_Saved entries_
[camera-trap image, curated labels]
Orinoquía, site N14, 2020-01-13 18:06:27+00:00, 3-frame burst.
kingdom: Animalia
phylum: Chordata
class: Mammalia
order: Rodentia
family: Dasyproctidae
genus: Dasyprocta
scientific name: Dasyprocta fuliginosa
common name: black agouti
==
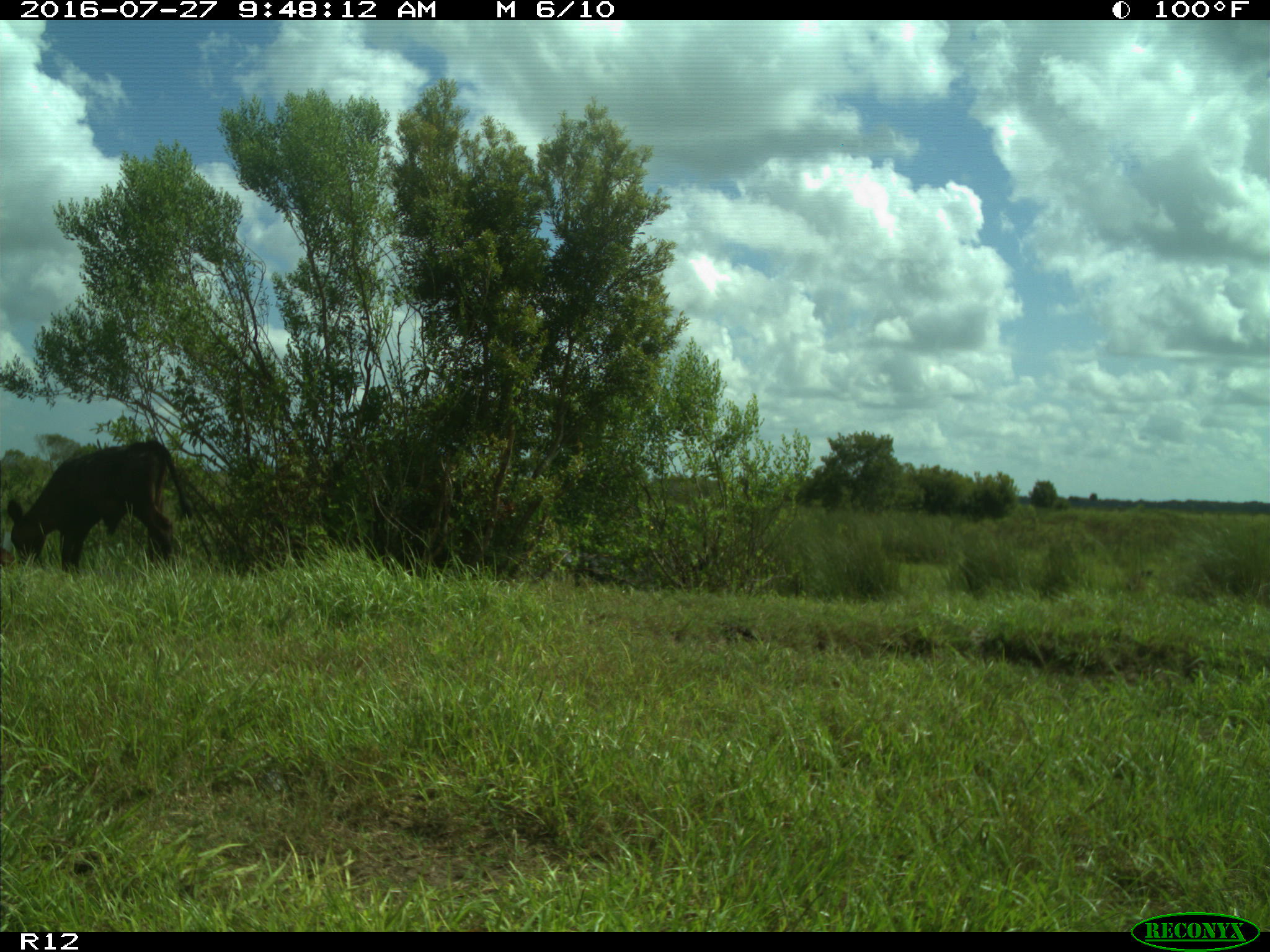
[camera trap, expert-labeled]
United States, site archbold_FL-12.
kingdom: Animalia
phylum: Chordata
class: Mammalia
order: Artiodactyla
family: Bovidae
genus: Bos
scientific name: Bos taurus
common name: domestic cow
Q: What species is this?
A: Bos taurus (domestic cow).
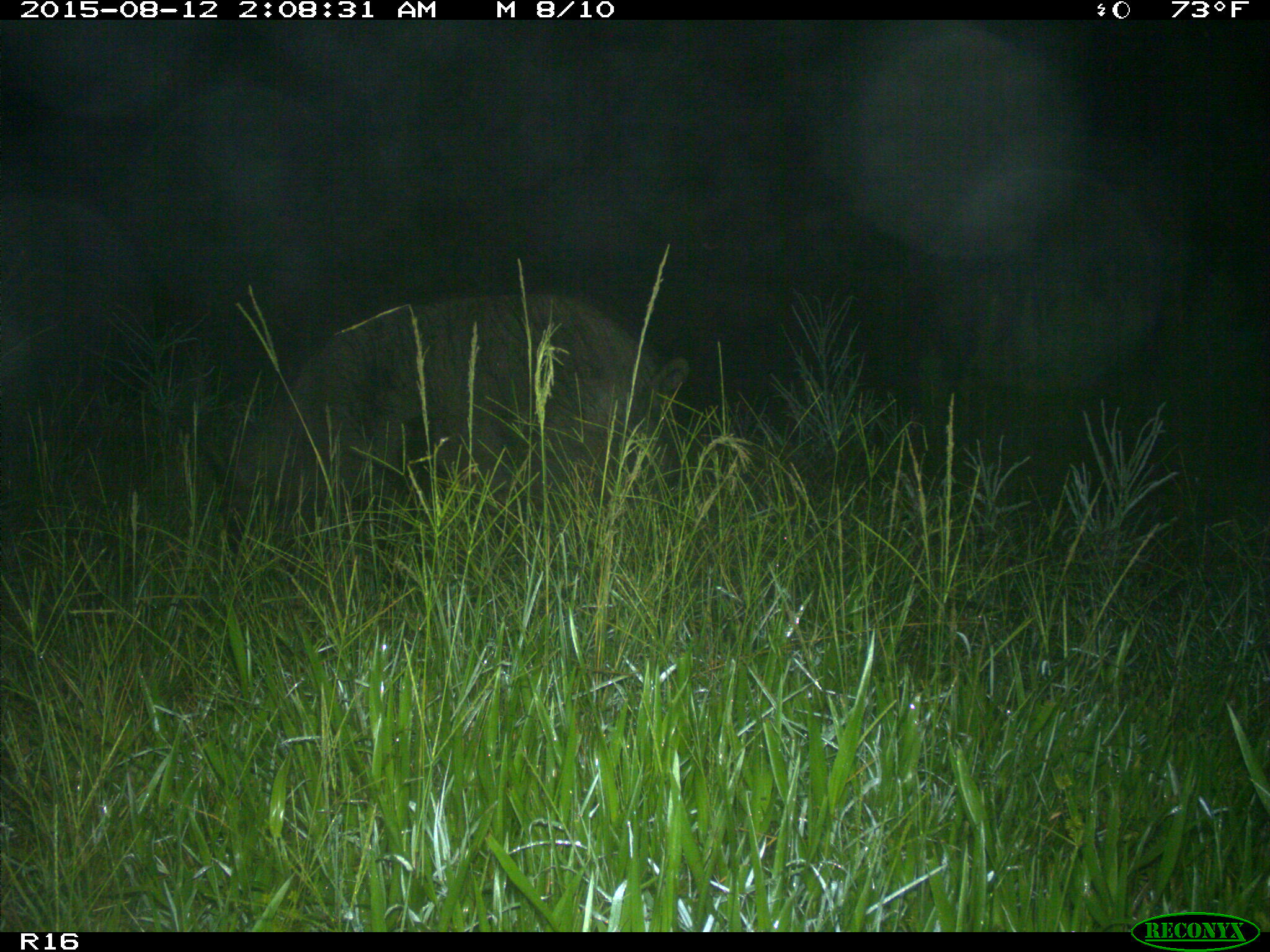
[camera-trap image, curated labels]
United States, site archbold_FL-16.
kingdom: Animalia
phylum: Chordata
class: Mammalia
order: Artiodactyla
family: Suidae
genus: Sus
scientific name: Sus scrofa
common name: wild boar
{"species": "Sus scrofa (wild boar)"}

_Exercise prompt_
Look through the data above. Each line containing the word "scientific" needs to be copied.

_Answer for the task_
scientific name: Dasyprocta fuliginosa
scientific name: Bos taurus
scientific name: Sus scrofa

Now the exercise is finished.